Friday, April 17, 2020


I was fifteen the first time I loaded a dishwasher. Prior to that we were strictly a hand-wash family.

My grandma had a dishwasher, but I don't think she ever let me load it because things had to be rinsed and placed precisely so, which I kind of understand.

Yesterday morning I had finished loading the dishwasher after breakfast so that we could run it. Ordinarily we only run it once a day, but with Andrew and Rachel home full-time now, too, there are just enough extra dishes that we end up running it something like 1.3 times a day. So we hadn't run the dishwasher the night before because it wasn't full enough (we're on such a weird dish schedule).

Anyway, Miriam had done the previous night's dinner dishes and I had loaded the breakfast dishes except for Andrew's. He was a little slow getting his breakfast so he said, "Don't run it yet. I'll turn it on after I add my bowl."

He'd made himself cream of wheat (another staple from his childhood that I just...ew) and put it in a big bowl and then, as promised, he'd turned on the dishwasher.

When we opened it up we found that in squeezing his bowl into the dishwasher he'd collapsed a line of plates so they were leaning against each other instead of standing up right. Nothing got clean!

Miriam and I accused Andrew of sabotaging our dish-washing efforts, which he laughed about. But then directly after I went to prepare some lunch for the kids and found the beautiful loaf of honey whole wheat bread Miriam and I had made the day before completely desecrated. We had literally ground the grain to make that bread! It was a thing of beauty.

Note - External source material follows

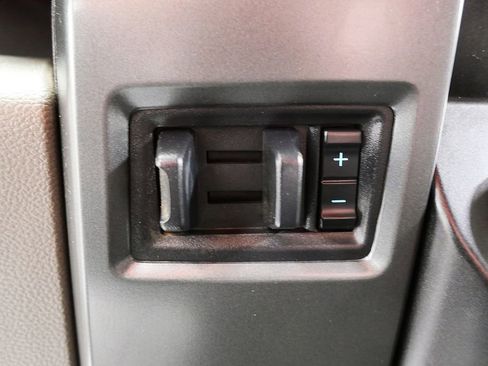 Used 2020 Ford F250 XLT image 32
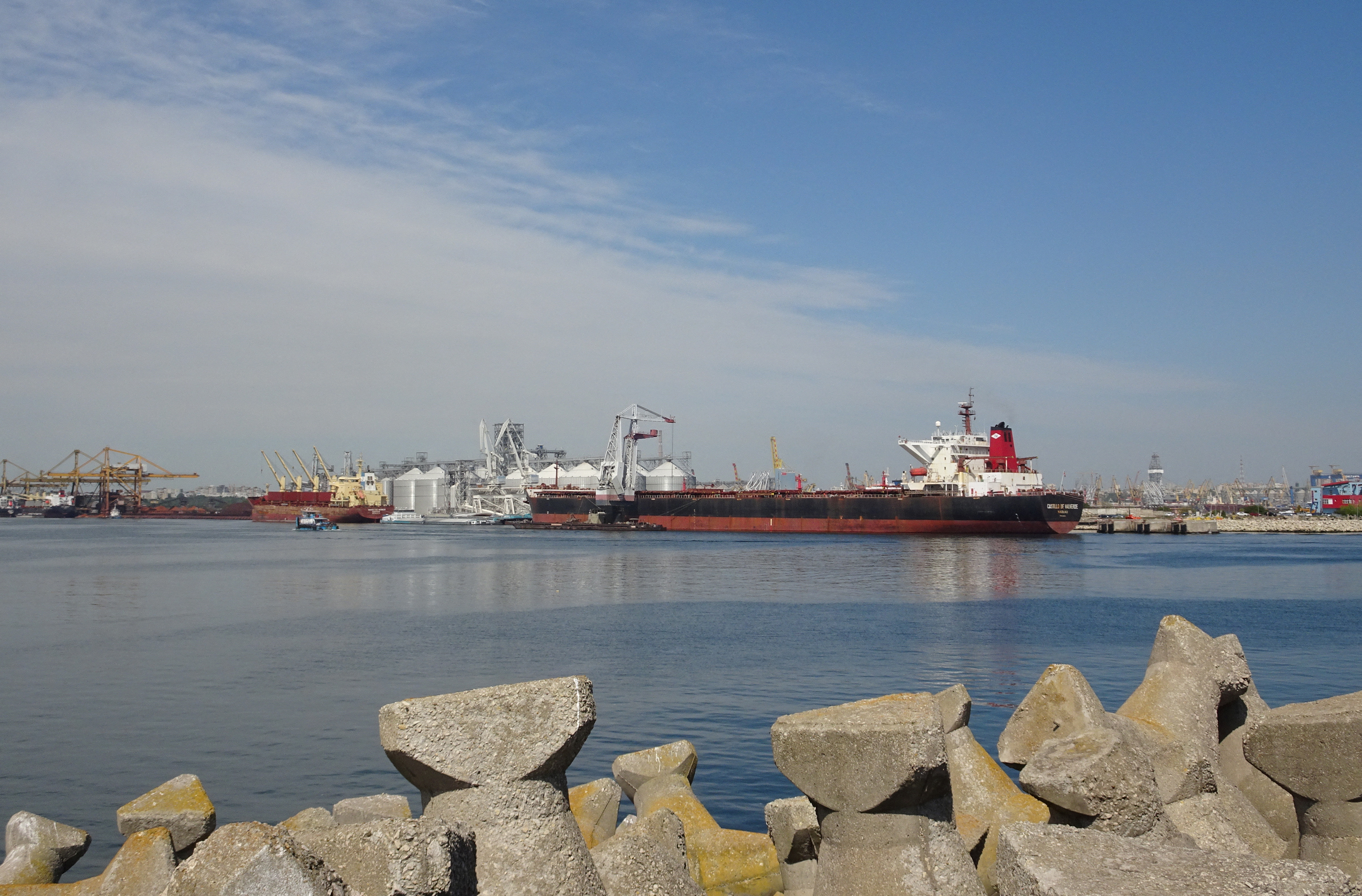 Los cereales ucranianos quedan almacenados por la falta de actividad marítima mercante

But then, instead of slicing a piece off, someone had unceremoniously torn it apart! It was now no good for sandwiches and I'd have to come up with something completely different for lunch.

"Who did this to the bread?" I asked the children, all of whom (of course) said "Not me!"

So I showed the loaf to Andrew and said, "Look what someone did to this bread. But of course no one actually did it..."

He surprised me by admitting, "Oh, that was me! I was so hungry after class last night that I just ripped some off."

"It was sitting on a cutting board with the knife right there," I reminded him. "Why...just why?"

"Hey," he said defensively, "That is how people used to eat bread. You know....back in the day...before any sort of utensil had been invented."

"Are we cavemen now?" I asked.

So Miriam and I spent the whole day joking about how Andrew was just following the two of us around, sabotaging everything we attempted (which of course isn't exactly true, but it was still fun to have something to carry on about (we are hard up for entertainment these days, apparently)).